── Excerpt provided ──
In the early 1980s Packer privatised the company, buying out the public and institutional shareholders at rock-bottom prices. A major attraction of full ownership was that he no longer had to account to anyone for his business decisions. But this resentment at ever having to explain himself would help to lead him into the major crisis of his career.

In an episode full of ironies, Packer’s magazine the Bulletin had exposed criminal elements in the Painters and Dockers Union. The royal commission into this rogue union, set up by the Fraser government and led by lawyer Frank Costigan, soon shifted its focus from petty crime to the union’s involvement in a large-scale tax avoidance industry, some of it legal, much illegal.

As part of its investigations, the commission interrogated businessmen Brian Ray and Ian Beames about their activities. It discovered that Ray, at the time a declared bankrupt, had given an interest-free loan of $225,000 in cash to Kerry Packer and had never received any repayment. In trying to probe this decidedly odd state of affairs, the commission uncovered very curious business dealings, aimed at tax avoidance and evasion.
───
── Data supplied ──
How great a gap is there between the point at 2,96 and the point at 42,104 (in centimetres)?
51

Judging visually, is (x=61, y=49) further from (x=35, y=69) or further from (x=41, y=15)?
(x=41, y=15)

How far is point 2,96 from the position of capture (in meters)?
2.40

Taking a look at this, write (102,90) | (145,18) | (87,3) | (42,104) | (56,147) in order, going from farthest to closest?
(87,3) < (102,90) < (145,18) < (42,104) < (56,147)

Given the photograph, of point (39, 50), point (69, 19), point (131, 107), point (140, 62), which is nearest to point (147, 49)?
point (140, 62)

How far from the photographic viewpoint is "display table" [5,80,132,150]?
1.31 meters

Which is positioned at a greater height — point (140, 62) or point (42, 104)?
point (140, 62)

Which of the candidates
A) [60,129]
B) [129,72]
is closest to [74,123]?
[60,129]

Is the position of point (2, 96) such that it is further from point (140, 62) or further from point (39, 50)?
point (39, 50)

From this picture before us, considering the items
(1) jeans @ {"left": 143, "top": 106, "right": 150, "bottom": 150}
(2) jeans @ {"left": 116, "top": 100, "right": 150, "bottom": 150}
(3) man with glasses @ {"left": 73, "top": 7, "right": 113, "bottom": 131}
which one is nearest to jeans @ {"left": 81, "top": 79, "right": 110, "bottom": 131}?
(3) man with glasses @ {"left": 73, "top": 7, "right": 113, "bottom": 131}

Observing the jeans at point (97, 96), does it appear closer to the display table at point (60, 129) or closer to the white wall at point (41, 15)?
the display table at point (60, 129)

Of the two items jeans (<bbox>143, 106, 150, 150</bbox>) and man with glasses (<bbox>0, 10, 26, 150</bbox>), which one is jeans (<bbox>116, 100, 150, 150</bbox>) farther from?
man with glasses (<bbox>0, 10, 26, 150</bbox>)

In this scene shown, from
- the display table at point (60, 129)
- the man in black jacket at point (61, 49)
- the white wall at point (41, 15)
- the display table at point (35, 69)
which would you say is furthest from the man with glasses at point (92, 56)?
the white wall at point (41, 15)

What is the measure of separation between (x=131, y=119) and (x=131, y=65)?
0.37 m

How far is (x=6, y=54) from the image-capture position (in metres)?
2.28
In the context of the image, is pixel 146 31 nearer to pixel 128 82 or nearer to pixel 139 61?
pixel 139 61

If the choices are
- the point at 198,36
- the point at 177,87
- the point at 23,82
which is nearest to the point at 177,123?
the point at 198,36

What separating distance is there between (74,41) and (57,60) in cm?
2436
───
── Data supplied ──
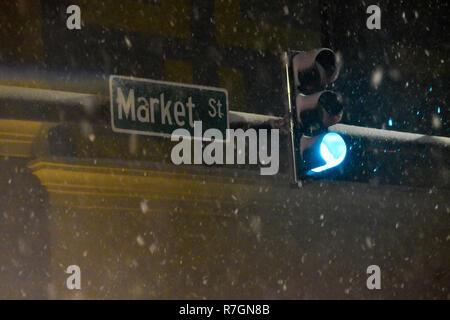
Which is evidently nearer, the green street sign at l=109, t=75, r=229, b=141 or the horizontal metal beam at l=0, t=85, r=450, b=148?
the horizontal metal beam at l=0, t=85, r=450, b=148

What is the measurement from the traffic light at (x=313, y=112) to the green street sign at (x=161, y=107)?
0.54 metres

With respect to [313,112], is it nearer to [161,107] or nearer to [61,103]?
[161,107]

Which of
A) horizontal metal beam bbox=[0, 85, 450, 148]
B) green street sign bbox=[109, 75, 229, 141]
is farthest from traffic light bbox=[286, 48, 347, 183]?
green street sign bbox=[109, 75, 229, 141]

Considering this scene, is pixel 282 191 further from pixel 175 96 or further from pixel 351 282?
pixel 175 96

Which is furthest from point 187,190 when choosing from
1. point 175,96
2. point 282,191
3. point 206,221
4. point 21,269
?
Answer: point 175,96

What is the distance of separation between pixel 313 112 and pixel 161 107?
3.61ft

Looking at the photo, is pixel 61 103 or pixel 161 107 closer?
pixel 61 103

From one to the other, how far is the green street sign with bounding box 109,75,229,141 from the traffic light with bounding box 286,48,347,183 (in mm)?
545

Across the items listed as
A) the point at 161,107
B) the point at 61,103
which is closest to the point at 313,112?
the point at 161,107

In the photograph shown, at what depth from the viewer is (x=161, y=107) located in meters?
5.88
───
### Actions to take
[1] Reproduce the passage about Kerry Packer word for word, starting with "In the early" and going on through "of his career.".
[2] Name every person whom the passage about Kerry Packer identifies by both first name and surname.
Rely only on the passage about Kerry Packer to do these tasks, not on the material.

### Results for the exercise
[1]
In the early 1980s Packer privatised the company, buying out the public and institutional shareholders at rock-bottom prices. A major attraction of full ownership was that he no longer had to account to anyone for his business decisions. But this resentment at ever having to explain himself would help to lead him into the major crisis of his career.

[2] Kerry Packer, Frank Costigan, Brian Ray, Ian Beames